Serious illness conversations

Why use machine learning models ?

For patients, 80% of Americans would prefer to die at home but only 20% of them do. Many receive unnecessary treatments during the last months of life. By some estimates, of those admitted to hospitals, less than half needing palliative care actually receive it. Patients that do receive hospice care report excellent outcomes on a variety of measures which include: Better pain and symptom management; Increased patient and family satisfaction; Significant reductions in health care cost; Increased time spent at home.

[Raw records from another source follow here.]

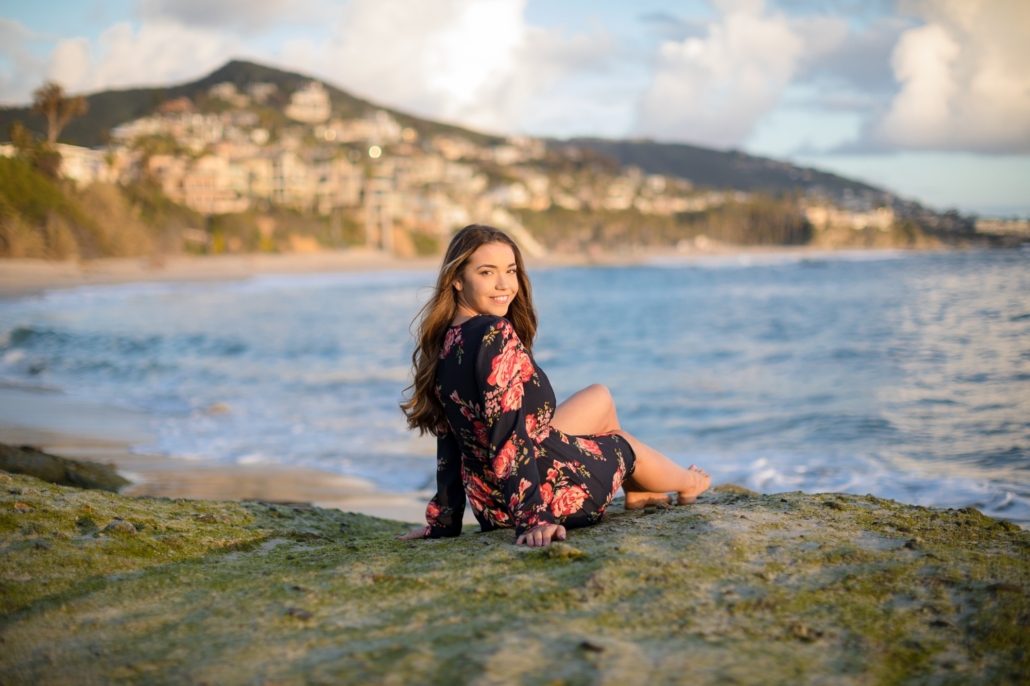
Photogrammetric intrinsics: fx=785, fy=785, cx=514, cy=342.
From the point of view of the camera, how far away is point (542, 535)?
259cm

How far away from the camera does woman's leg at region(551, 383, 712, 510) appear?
3027 mm

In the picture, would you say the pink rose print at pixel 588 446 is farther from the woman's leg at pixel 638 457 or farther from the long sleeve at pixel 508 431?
the long sleeve at pixel 508 431

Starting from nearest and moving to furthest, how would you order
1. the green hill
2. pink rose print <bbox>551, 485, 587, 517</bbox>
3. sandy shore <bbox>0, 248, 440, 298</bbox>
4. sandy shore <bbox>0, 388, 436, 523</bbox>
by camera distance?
pink rose print <bbox>551, 485, 587, 517</bbox>, sandy shore <bbox>0, 388, 436, 523</bbox>, sandy shore <bbox>0, 248, 440, 298</bbox>, the green hill

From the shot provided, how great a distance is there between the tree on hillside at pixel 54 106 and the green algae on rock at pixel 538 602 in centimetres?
4723

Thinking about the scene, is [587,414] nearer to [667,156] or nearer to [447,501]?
[447,501]

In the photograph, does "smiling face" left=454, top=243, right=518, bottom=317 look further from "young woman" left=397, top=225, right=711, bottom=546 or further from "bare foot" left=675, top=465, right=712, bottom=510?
"bare foot" left=675, top=465, right=712, bottom=510

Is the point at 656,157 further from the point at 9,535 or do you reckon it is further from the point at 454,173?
the point at 9,535

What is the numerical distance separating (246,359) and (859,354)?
9989 mm

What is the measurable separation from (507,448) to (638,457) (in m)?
0.70

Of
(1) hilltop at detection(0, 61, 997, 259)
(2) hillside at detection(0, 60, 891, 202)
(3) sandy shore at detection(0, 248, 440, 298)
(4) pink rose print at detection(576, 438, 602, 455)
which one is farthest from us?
(2) hillside at detection(0, 60, 891, 202)

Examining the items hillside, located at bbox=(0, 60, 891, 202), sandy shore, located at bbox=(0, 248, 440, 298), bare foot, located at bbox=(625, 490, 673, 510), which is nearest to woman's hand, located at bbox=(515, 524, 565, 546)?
bare foot, located at bbox=(625, 490, 673, 510)

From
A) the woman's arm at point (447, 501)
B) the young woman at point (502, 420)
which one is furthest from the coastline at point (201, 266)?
the young woman at point (502, 420)

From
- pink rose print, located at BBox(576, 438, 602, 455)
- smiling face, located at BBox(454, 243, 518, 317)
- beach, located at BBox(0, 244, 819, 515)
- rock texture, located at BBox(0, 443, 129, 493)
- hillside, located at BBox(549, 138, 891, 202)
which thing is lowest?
beach, located at BBox(0, 244, 819, 515)

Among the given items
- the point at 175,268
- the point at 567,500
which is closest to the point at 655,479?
the point at 567,500
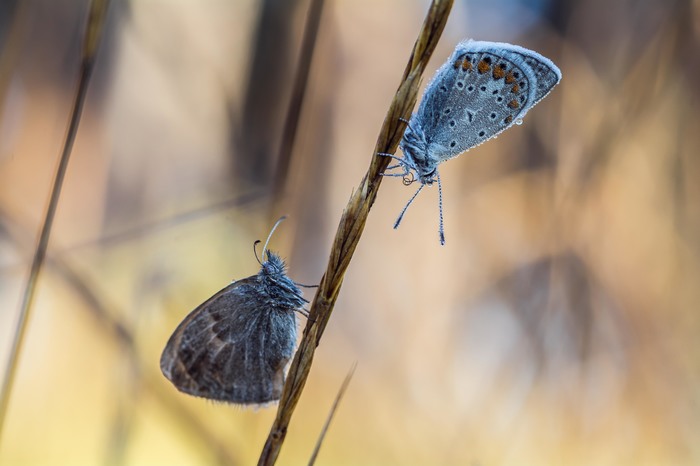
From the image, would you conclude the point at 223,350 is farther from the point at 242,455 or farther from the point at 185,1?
the point at 185,1

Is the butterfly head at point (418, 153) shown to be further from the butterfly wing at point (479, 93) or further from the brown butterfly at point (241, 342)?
the brown butterfly at point (241, 342)

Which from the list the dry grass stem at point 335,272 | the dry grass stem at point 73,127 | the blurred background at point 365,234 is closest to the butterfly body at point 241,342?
the dry grass stem at point 73,127

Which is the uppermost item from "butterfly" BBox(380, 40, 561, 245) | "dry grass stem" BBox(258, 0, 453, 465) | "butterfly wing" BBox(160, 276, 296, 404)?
"butterfly" BBox(380, 40, 561, 245)

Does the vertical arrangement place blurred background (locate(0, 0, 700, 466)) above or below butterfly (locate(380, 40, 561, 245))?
below

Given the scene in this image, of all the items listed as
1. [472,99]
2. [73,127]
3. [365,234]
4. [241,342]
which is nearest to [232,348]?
[241,342]

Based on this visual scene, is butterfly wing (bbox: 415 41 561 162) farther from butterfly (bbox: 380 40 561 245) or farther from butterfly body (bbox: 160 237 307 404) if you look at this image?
butterfly body (bbox: 160 237 307 404)

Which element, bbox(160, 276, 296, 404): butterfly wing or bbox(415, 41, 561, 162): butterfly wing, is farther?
bbox(160, 276, 296, 404): butterfly wing

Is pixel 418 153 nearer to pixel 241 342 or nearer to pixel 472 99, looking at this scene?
pixel 472 99

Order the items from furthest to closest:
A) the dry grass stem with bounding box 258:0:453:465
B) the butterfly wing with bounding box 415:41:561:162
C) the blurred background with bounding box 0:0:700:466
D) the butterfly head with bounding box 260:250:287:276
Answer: the blurred background with bounding box 0:0:700:466, the butterfly head with bounding box 260:250:287:276, the butterfly wing with bounding box 415:41:561:162, the dry grass stem with bounding box 258:0:453:465

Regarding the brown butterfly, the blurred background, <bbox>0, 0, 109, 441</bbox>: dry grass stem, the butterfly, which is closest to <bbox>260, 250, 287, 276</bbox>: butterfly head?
the brown butterfly
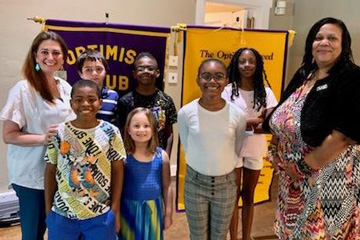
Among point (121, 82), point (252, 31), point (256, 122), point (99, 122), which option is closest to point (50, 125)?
point (99, 122)

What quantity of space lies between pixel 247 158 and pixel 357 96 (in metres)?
0.95

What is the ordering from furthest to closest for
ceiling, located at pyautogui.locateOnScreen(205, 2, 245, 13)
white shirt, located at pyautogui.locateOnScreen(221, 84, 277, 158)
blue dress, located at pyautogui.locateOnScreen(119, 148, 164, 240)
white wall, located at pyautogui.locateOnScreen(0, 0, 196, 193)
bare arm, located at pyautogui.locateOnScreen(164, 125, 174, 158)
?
ceiling, located at pyautogui.locateOnScreen(205, 2, 245, 13) < white wall, located at pyautogui.locateOnScreen(0, 0, 196, 193) < white shirt, located at pyautogui.locateOnScreen(221, 84, 277, 158) < bare arm, located at pyautogui.locateOnScreen(164, 125, 174, 158) < blue dress, located at pyautogui.locateOnScreen(119, 148, 164, 240)

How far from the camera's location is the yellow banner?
220 centimetres

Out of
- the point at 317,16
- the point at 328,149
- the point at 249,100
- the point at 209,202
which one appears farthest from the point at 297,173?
the point at 317,16

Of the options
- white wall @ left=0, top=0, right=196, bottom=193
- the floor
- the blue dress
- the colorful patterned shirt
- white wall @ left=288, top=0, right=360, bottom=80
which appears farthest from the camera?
white wall @ left=288, top=0, right=360, bottom=80

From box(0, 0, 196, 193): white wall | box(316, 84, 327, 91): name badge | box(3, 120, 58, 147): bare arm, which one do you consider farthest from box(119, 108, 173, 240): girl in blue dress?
box(0, 0, 196, 193): white wall

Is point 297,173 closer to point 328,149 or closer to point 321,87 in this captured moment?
point 328,149

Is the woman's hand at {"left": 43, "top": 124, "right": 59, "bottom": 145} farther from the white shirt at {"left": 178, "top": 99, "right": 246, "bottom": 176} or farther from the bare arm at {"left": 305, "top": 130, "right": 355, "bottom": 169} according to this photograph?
the bare arm at {"left": 305, "top": 130, "right": 355, "bottom": 169}

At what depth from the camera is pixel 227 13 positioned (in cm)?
400

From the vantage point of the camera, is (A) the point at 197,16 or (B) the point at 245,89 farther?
(A) the point at 197,16

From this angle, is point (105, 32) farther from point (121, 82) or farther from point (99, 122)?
point (99, 122)

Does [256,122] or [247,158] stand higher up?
[256,122]

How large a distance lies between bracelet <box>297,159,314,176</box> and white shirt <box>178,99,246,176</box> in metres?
0.40

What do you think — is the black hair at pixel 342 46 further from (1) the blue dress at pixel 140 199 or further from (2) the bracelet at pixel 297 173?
(1) the blue dress at pixel 140 199
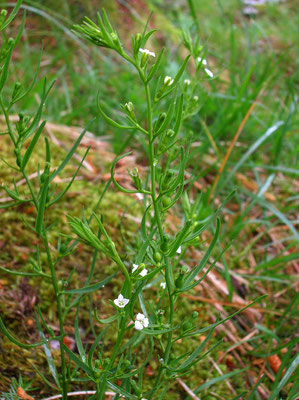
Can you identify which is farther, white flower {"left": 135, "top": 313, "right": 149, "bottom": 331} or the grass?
the grass

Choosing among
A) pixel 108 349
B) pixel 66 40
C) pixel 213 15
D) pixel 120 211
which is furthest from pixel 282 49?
pixel 108 349

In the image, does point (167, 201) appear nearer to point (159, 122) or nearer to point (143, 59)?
point (159, 122)

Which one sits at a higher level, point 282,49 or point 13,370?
point 282,49

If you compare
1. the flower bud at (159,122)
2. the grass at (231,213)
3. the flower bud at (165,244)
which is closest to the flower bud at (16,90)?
the grass at (231,213)

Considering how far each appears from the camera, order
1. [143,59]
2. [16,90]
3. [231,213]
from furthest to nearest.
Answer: [231,213], [16,90], [143,59]

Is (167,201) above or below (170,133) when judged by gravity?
below

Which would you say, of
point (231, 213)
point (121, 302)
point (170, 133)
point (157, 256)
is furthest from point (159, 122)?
point (231, 213)

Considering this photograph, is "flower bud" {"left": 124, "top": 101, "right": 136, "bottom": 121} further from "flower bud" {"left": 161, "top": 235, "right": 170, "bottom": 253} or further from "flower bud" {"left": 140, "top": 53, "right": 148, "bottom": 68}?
"flower bud" {"left": 161, "top": 235, "right": 170, "bottom": 253}

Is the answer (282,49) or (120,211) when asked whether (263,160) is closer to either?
(120,211)

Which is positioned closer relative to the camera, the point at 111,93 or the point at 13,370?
the point at 13,370

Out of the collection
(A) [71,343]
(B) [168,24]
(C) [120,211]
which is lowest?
(A) [71,343]

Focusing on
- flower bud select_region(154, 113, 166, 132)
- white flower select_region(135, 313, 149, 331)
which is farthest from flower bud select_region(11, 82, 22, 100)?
white flower select_region(135, 313, 149, 331)
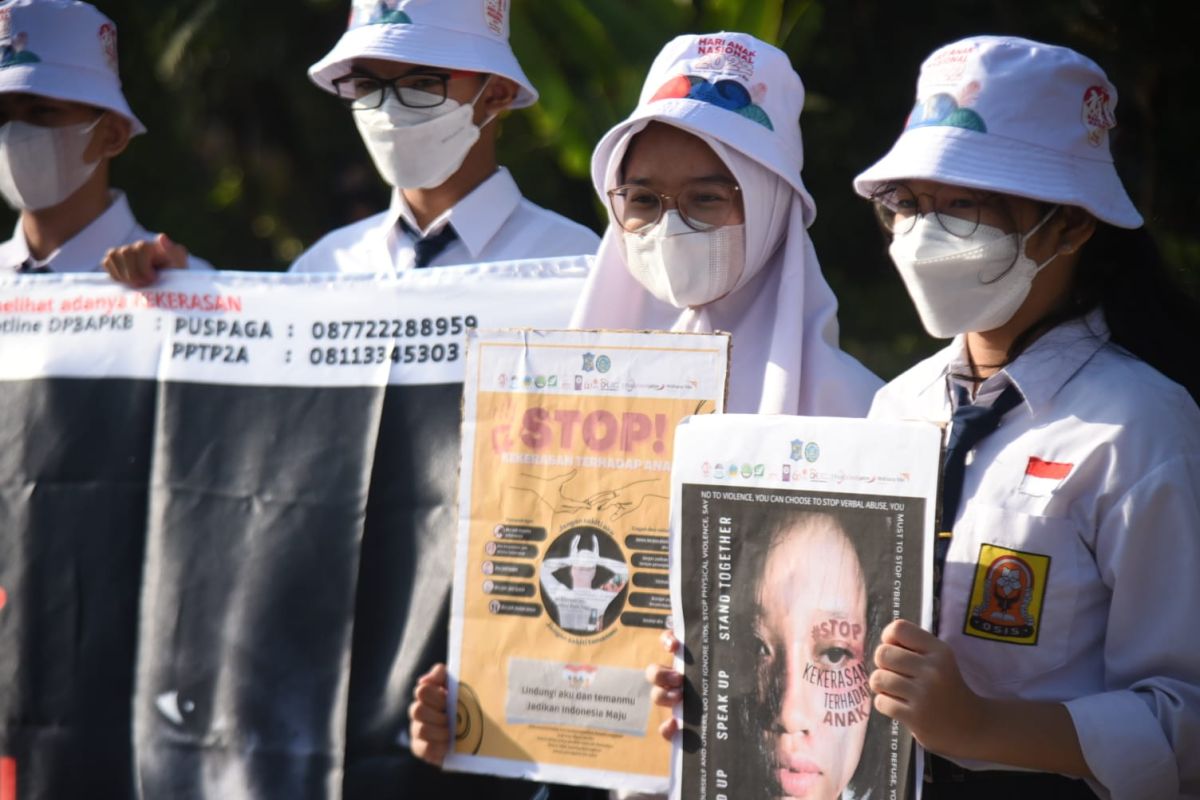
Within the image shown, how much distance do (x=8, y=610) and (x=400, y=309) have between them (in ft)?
3.98

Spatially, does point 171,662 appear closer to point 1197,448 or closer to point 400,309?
point 400,309

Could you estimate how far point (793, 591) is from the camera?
231 centimetres

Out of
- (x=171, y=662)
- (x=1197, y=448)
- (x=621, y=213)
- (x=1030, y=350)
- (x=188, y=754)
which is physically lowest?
(x=188, y=754)

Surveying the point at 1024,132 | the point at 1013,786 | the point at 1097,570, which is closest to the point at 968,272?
the point at 1024,132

Most patients who enroll in hospice are medically complex. Clinicians often rely on ‘gut’ instinct to estimate life expectancy in these patients because no easy-to-use, at-the-bedside, generalisable, risk assessment tools exist. This predictive uncertainty often delays the formulation of a timely care plan, resulting in missed opportunities when patients are relatively stable and can make informed decisions that will truly alter their outcomes and quality of life. Instead, serious illness conversations and palliative care referrals occur in last-minute settings, after patients have become critically ill, or are admitted to the hospital. Indeed, there has been considerable interest in developing institutional programs to train clinicians in identifying high risk patients and have serious illness conversations earlier.

A lack of accurate prognostic models hinders formulation of timely care plans and results in a large amount of waste. Hospice stay costs average $153/day compared to $6,200/day for in-hospital care. The consequences of misestimating the risk of death has resulted in systemic hospice underutilization in the US. Machine learning models can accurately estimate risk of death in complex multi-condition medical patients. They provide a systematic,objective measure of 6-month mortality risk and can be automated in order to streamline workflows. This can improve access to timely, data-informed serious illness conversations between patients and their providers.